Macdonald’s comments echo long-held worries about the AI boom and its murky productivity returns. Companies across industries are spending staggering amounts of money to adopt AI and have it automate tasks across workflows, hoping for unbelievable returns on productivity and new highs for profit.

The thinking among executives goes that because AI can work super fast and around the clock, and it doesn’t have the same needs as a human employee does, then surely it must be the wiser economic decision to have agents take over workflows instead.

But while AI can feel like it’s free for those who are using it, Macdonald said, “somebody’s paying the bill.” The AI industry has promised that the bill and the sacrifices made to pay for it will be worth it, but that scenario hasn’t panned out as quickly as promised.

Concern around U.S. economy’s pivot to AI is growing

Another way the Uber executive says he’s seen AI’s lack of return is through the rise of commerce AI agents. As agentic AI gains ground, some experts started sounding the death knell for app providers like Uber and DoorDash, whose business models they say will be completely disrupted by agentic AI assistants that will shop on behalf of the average user.

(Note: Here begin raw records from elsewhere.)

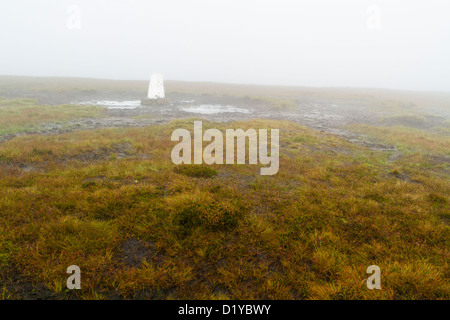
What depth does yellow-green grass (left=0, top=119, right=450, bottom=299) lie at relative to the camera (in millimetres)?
4426

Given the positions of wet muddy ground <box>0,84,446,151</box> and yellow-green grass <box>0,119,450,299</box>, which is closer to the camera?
yellow-green grass <box>0,119,450,299</box>

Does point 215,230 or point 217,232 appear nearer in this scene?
point 217,232

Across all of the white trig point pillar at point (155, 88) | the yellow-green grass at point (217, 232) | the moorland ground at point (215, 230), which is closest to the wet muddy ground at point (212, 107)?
the white trig point pillar at point (155, 88)

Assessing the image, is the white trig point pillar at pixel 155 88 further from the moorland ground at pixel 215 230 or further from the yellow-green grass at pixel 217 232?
the yellow-green grass at pixel 217 232

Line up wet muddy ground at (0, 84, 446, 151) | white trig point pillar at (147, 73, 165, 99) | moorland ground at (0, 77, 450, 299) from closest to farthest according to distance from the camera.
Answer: moorland ground at (0, 77, 450, 299), wet muddy ground at (0, 84, 446, 151), white trig point pillar at (147, 73, 165, 99)

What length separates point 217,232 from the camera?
6148mm

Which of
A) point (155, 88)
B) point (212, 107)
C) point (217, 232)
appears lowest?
point (217, 232)

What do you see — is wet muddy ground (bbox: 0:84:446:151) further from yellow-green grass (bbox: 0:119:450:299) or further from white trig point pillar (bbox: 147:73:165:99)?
yellow-green grass (bbox: 0:119:450:299)

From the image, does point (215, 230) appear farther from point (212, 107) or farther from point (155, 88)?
point (155, 88)

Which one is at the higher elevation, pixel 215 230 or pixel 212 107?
pixel 212 107

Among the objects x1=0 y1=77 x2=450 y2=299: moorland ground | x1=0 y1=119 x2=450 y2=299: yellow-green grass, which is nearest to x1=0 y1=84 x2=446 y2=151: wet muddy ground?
x1=0 y1=77 x2=450 y2=299: moorland ground

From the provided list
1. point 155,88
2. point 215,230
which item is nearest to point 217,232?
point 215,230

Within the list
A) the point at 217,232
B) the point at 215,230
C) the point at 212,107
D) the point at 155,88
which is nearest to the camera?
the point at 217,232

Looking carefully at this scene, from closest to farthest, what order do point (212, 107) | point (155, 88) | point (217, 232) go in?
point (217, 232) < point (212, 107) < point (155, 88)
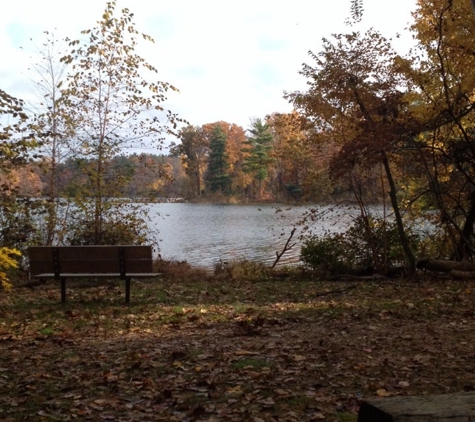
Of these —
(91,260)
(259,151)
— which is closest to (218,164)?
(259,151)

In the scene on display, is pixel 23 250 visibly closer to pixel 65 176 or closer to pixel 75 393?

“We’re working with pretty much all of the large model companies as they roll out, try to roll out commerce, and there hasn’t really been anything that’s taken off yet,” Macdonald said. “It doesn’t mean it won’t happen, but a year ago at our board meeting, we were worried that by this point, a year later, we’d be totally disaggregated, because all commerce is going to be flowing through the large model codes in the form of chatbots, and that just hasn’t played out yet.”

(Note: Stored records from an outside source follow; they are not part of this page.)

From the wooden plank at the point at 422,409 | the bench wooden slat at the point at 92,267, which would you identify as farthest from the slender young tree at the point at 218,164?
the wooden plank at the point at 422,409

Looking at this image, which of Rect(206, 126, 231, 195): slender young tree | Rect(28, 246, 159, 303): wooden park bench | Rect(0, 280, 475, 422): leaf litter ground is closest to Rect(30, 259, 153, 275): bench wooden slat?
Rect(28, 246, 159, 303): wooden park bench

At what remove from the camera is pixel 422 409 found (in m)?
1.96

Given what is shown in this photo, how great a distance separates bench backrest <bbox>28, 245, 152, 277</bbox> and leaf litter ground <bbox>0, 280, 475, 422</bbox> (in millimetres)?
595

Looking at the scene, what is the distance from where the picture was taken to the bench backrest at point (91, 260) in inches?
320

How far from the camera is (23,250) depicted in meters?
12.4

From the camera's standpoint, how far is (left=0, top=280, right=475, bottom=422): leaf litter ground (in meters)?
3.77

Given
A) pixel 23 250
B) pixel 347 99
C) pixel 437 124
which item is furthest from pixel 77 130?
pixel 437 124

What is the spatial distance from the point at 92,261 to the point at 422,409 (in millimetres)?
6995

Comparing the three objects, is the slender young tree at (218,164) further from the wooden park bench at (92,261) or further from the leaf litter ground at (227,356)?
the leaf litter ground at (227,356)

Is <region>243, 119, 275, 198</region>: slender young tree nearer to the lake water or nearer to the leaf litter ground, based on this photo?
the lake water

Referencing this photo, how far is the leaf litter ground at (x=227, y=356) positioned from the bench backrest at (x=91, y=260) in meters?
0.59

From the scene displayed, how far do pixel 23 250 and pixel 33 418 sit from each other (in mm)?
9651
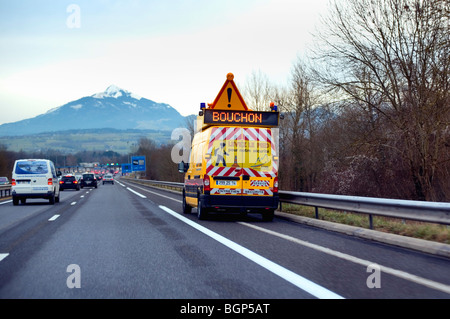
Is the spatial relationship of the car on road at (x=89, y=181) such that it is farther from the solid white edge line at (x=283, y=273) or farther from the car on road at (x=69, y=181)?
the solid white edge line at (x=283, y=273)

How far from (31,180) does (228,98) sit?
11.5 meters

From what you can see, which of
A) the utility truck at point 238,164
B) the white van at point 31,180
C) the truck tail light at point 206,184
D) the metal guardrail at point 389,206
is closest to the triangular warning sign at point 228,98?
the utility truck at point 238,164

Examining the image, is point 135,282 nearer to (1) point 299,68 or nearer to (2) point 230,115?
(2) point 230,115

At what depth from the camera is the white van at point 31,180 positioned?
22.6 meters

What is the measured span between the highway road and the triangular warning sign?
522cm

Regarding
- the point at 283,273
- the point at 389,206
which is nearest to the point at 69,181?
the point at 389,206

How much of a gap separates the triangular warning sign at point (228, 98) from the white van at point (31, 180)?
10.8 metres

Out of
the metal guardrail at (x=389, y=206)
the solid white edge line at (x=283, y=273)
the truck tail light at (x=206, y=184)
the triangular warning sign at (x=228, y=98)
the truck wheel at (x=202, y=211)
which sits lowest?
the solid white edge line at (x=283, y=273)

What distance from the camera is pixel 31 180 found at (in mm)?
22734

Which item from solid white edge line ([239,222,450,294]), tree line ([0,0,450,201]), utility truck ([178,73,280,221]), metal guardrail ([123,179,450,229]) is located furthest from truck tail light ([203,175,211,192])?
tree line ([0,0,450,201])

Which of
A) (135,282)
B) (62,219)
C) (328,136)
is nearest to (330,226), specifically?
(135,282)

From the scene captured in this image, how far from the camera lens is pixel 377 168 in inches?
963

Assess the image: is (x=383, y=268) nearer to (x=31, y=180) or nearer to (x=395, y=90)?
(x=395, y=90)

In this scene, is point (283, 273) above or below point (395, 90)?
below
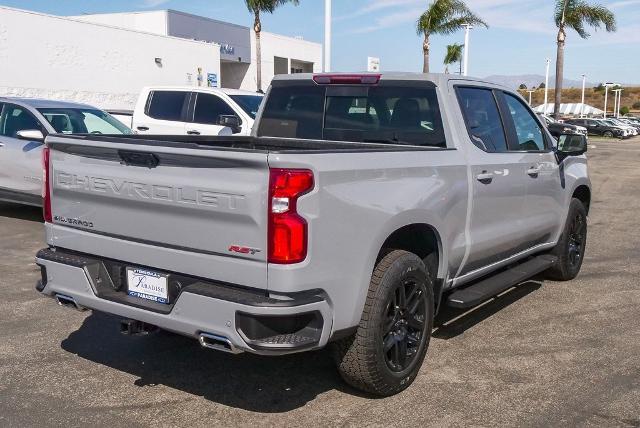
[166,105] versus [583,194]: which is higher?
[166,105]

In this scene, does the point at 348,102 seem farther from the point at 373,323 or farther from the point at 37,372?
the point at 37,372

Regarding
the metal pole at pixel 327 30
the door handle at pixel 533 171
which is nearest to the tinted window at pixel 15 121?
the door handle at pixel 533 171

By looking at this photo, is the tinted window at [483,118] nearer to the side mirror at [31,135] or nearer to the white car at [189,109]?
the side mirror at [31,135]

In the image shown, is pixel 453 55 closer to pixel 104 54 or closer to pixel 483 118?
pixel 104 54

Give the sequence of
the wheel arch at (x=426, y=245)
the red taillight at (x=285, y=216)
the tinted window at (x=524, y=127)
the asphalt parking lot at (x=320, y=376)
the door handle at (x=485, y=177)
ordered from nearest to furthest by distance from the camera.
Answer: the red taillight at (x=285, y=216), the asphalt parking lot at (x=320, y=376), the wheel arch at (x=426, y=245), the door handle at (x=485, y=177), the tinted window at (x=524, y=127)

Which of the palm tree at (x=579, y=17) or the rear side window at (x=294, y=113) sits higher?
the palm tree at (x=579, y=17)

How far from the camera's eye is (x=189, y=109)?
12.8 m

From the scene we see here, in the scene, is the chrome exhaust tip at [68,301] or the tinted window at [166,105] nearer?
the chrome exhaust tip at [68,301]

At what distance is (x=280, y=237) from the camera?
3.42 m

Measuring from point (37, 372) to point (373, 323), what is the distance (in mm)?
2249

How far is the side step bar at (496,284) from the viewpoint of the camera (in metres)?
4.82

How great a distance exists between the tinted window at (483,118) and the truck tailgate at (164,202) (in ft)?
7.24

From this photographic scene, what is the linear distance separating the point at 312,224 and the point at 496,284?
233cm

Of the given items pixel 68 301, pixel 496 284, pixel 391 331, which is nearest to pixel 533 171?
pixel 496 284
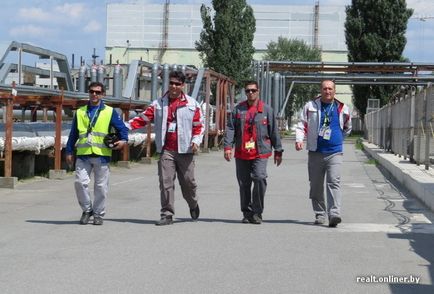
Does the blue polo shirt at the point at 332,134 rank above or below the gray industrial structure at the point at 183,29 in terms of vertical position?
below

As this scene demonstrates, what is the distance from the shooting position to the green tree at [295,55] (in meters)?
79.9

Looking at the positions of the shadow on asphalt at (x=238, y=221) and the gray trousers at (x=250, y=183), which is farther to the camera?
the shadow on asphalt at (x=238, y=221)

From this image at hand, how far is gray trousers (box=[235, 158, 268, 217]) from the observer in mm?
9461

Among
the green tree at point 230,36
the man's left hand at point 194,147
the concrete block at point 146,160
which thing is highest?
the green tree at point 230,36

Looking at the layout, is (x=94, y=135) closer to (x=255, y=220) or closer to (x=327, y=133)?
(x=255, y=220)

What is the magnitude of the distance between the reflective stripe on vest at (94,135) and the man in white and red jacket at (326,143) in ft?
8.00

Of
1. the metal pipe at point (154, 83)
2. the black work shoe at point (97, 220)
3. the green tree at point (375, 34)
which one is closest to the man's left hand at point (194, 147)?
the black work shoe at point (97, 220)

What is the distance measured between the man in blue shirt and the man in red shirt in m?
1.44

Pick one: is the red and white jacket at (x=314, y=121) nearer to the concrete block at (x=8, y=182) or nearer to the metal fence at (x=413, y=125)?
the concrete block at (x=8, y=182)

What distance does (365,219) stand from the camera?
1022cm

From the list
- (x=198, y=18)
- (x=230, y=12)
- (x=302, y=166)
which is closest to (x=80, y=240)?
(x=302, y=166)

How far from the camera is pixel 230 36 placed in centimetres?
5191

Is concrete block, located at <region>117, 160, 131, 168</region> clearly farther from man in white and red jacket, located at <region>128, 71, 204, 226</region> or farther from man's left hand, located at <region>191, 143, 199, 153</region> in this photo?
man's left hand, located at <region>191, 143, 199, 153</region>

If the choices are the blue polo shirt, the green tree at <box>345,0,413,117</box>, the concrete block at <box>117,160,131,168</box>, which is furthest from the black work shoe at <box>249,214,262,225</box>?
the green tree at <box>345,0,413,117</box>
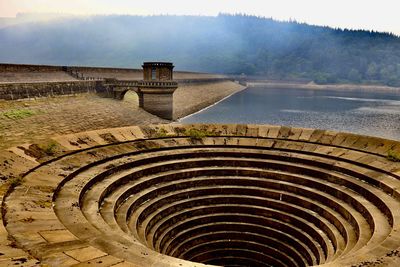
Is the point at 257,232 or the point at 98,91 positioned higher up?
the point at 98,91

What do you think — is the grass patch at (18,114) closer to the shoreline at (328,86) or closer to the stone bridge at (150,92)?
the stone bridge at (150,92)

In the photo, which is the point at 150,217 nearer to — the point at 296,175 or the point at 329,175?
the point at 296,175

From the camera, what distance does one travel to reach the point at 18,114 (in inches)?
1276

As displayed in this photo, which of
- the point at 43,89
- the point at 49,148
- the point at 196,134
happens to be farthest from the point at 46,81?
the point at 49,148

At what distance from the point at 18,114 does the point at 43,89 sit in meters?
7.62

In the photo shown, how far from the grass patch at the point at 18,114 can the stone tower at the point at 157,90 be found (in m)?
26.4

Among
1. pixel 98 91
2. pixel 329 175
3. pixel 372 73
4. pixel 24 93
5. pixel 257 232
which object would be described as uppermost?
pixel 372 73

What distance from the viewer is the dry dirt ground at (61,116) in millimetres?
30023

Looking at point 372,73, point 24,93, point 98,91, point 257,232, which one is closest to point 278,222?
point 257,232

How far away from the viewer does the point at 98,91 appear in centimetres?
5503

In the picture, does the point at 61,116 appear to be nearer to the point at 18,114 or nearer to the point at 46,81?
the point at 18,114

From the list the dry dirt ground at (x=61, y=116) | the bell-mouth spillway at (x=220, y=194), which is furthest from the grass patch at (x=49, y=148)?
the dry dirt ground at (x=61, y=116)

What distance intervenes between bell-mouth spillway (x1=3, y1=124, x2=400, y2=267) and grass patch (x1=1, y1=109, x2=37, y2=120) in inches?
694

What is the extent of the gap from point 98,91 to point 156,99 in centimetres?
1007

Uber is only one, though rather major, addition to a growing trend that’s reportedly forming: even though the entire business world seems bullish on AI, its productivity returns are not following suit for everyone. If that trend continues, that has potentially disastrous consequences for the unprecedented AI infrastructure buildout this country is undertaking and the entire U.S. economy that AI spending has been propping up.